INFORMATION PROVIDED: Begin

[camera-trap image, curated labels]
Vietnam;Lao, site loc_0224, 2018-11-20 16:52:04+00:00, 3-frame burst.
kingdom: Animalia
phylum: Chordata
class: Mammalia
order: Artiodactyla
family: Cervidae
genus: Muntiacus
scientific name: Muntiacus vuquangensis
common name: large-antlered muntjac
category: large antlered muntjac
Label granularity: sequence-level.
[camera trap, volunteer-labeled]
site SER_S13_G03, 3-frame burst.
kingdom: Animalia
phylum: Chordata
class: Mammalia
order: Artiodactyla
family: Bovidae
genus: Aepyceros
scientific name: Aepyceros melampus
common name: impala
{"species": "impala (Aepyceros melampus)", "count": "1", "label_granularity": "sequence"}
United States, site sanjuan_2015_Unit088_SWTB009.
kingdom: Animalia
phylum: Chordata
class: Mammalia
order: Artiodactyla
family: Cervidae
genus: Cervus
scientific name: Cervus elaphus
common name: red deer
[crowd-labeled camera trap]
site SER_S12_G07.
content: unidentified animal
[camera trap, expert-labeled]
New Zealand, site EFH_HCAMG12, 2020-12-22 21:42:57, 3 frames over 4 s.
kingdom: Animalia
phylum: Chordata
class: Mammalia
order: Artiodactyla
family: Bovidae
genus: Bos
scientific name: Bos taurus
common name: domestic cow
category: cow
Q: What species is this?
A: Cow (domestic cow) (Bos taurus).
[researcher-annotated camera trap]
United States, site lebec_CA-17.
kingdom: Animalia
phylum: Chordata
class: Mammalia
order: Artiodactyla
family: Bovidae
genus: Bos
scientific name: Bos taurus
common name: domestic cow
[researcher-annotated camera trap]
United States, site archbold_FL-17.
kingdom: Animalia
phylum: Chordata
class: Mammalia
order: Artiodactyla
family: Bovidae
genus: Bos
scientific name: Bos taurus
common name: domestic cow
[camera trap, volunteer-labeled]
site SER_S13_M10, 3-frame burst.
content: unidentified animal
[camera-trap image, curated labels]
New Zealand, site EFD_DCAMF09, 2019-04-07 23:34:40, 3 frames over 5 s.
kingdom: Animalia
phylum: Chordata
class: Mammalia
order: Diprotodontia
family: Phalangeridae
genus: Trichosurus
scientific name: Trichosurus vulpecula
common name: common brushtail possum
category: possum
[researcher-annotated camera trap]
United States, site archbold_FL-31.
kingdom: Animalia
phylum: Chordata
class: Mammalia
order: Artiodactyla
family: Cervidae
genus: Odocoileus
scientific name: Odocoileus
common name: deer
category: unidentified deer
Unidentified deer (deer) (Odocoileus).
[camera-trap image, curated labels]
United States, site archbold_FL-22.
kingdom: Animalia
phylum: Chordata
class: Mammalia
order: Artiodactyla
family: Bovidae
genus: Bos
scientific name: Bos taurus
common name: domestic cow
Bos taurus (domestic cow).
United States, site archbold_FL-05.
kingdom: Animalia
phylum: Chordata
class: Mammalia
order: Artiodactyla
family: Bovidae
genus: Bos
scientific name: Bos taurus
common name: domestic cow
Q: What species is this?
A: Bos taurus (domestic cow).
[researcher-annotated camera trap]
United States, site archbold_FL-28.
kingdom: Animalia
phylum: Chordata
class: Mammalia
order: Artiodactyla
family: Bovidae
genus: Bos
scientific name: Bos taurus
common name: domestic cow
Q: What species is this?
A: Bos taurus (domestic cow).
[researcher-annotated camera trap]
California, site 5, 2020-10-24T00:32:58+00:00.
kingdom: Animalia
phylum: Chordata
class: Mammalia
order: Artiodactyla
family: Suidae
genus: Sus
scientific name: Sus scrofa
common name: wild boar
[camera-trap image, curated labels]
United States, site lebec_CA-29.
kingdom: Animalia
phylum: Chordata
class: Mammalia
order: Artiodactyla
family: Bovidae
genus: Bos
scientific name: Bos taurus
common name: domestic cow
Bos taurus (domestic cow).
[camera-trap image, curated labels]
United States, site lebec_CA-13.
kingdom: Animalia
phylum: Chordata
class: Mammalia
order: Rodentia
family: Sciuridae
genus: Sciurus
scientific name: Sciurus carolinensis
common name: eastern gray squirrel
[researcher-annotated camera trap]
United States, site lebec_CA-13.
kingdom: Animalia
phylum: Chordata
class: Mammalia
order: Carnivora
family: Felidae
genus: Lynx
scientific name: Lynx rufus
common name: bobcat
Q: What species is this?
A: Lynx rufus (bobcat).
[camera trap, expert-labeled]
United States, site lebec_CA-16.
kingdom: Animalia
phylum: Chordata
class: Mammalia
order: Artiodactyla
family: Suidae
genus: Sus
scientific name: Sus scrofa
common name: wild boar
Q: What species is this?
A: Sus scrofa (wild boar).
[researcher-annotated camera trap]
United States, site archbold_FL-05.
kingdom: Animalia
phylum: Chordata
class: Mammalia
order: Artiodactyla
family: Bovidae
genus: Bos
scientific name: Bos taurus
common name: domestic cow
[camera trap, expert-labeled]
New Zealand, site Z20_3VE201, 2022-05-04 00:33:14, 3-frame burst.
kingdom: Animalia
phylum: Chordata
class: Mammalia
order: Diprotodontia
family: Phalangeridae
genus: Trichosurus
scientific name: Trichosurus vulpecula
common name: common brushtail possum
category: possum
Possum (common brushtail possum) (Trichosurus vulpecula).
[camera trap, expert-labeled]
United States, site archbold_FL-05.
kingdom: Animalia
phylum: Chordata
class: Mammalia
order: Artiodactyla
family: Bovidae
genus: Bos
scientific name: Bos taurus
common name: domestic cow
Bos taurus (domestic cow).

INFORMATION PROVIDED: End

** TASK STATEMENT **
Write down the entire listing above verbatim.

** SOLUTION TO THE EXERCISE **
[camera-trap image, curated labels]
Vietnam;Lao, site loc_0224, 2018-11-20 16:52:04+00:00, 3-frame burst.
kingdom: Animalia
phylum: Chordata
class: Mammalia
order: Artiodactyla
family: Cervidae
genus: Muntiacus
scientific name: Muntiacus vuquangensis
common name: large-antlered muntjac
category: large antlered muntjac
Label granularity: sequence-level.
[camera trap, volunteer-labeled]
site SER_S13_G03, 3-frame burst.
kingdom: Animalia
phylum: Chordata
class: Mammalia
order: Artiodactyla
family: Bovidae
genus: Aepyceros
scientific name: Aepyceros melampus
common name: impala
{"species": "impala (Aepyceros melampus)", "count": "1", "label_granularity": "sequence"}
United States, site sanjuan_2015_Unit088_SWTB009.
kingdom: Animalia
phylum: Chordata
class: Mammalia
order: Artiodactyla
family: Cervidae
genus: Cervus
scientific name: Cervus elaphus
common name: red deer
[crowd-labeled camera trap]
site SER_S12_G07.
content: unidentified animal
[camera trap, expert-labeled]
New Zealand, site EFH_HCAMG12, 2020-12-22 21:42:57, 3 frames over 4 s.
kingdom: Animalia
phylum: Chordata
class: Mammalia
order: Artiodactyla
family: Bovidae
genus: Bos
scientific name: Bos taurus
common name: domestic cow
category: cow
Q: What species is this?
A: Cow (domestic cow) (Bos taurus).
[researcher-annotated camera trap]
United States, site lebec_CA-17.
kingdom: Animalia
phylum: Chordata
class: Mammalia
order: Artiodactyla
family: Bovidae
genus: Bos
scientific name: Bos taurus
common name: domestic cow
[researcher-annotated camera trap]
United States, site archbold_FL-17.
kingdom: Animalia
phylum: Chordata
class: Mammalia
order: Artiodactyla
family: Bovidae
genus: Bos
scientific name: Bos taurus
common name: domestic cow
[camera trap, volunteer-labeled]
site SER_S13_M10, 3-frame burst.
content: unidentified animal
[camera-trap image, curated labels]
New Zealand, site EFD_DCAMF09, 2019-04-07 23:34:40, 3 frames over 5 s.
kingdom: Animalia
phylum: Chordata
class: Mammalia
order: Diprotodontia
family: Phalangeridae
genus: Trichosurus
scientific name: Trichosurus vulpecula
common name: common brushtail possum
category: possum
[researcher-annotated camera trap]
United States, site archbold_FL-31.
kingdom: Animalia
phylum: Chordata
class: Mammalia
order: Artiodactyla
family: Cervidae
genus: Odocoileus
scientific name: Odocoileus
common name: deer
category: unidentified deer
Unidentified deer (deer) (Odocoileus).
[camera-trap image, curated labels]
United States, site archbold_FL-22.
kingdom: Animalia
phylum: Chordata
class: Mammalia
order: Artiodactyla
family: Bovidae
genus: Bos
scientific name: Bos taurus
common name: domestic cow
Bos taurus (domestic cow).
United States, site archbold_FL-05.
kingdom: Animalia
phylum: Chordata
class: Mammalia
order: Artiodactyla
family: Bovidae
genus: Bos
scientific name: Bos taurus
common name: domestic cow
Q: What species is this?
A: Bos taurus (domestic cow).
[researcher-annotated camera trap]
United States, site archbold_FL-28.
kingdom: Animalia
phylum: Chordata
class: Mammalia
order: Artiodactyla
family: Bovidae
genus: Bos
scientific name: Bos taurus
common name: domestic cow
Q: What species is this?
A: Bos taurus (domestic cow).
[researcher-annotated camera trap]
California, site 5, 2020-10-24T00:32:58+00:00.
kingdom: Animalia
phylum: Chordata
class: Mammalia
order: Artiodactyla
family: Suidae
genus: Sus
scientific name: Sus scrofa
common name: wild boar
[camera-trap image, curated labels]
United States, site lebec_CA-29.
kingdom: Animalia
phylum: Chordata
class: Mammalia
order: Artiodactyla
family: Bovidae
genus: Bos
scientific name: Bos taurus
common name: domestic cow
Bos taurus (domestic cow).
[camera-trap image, curated labels]
United States, site lebec_CA-13.
kingdom: Animalia
phylum: Chordata
class: Mammalia
order: Rodentia
family: Sciuridae
genus: Sciurus
scientific name: Sciurus carolinensis
common name: eastern gray squirrel
[researcher-annotated camera trap]
United States, site lebec_CA-13.
kingdom: Animalia
phylum: Chordata
class: Mammalia
order: Carnivora
family: Felidae
genus: Lynx
scientific name: Lynx rufus
common name: bobcat
Q: What species is this?
A: Lynx rufus (bobcat).
[camera trap, expert-labeled]
United States, site lebec_CA-16.
kingdom: Animalia
phylum: Chordata
class: Mammalia
order: Artiodactyla
family: Suidae
genus: Sus
scientific name: Sus scrofa
common name: wild boar
Q: What species is this?
A: Sus scrofa (wild boar).
[researcher-annotated camera trap]
United States, site archbold_FL-05.
kingdom: Animalia
phylum: Chordata
class: Mammalia
order: Artiodactyla
family: Bovidae
genus: Bos
scientific name: Bos taurus
common name: domestic cow
[camera trap, expert-labeled]
New Zealand, site Z20_3VE201, 2022-05-04 00:33:14, 3-frame burst.
kingdom: Animalia
phylum: Chordata
class: Mammalia
order: Diprotodontia
family: Phalangeridae
genus: Trichosurus
scientific name: Trichosurus vulpecula
common name: common brushtail possum
category: possum
Possum (common brushtail possum) (Trichosurus vulpecula).
[camera trap, expert-labeled]
United States, site archbold_FL-05.
kingdom: Animalia
phylum: Chordata
class: Mammalia
order: Artiodactyla
family: Bovidae
genus: Bos
scientific name: Bos taurus
common name: domestic cow
Bos taurus (domestic cow).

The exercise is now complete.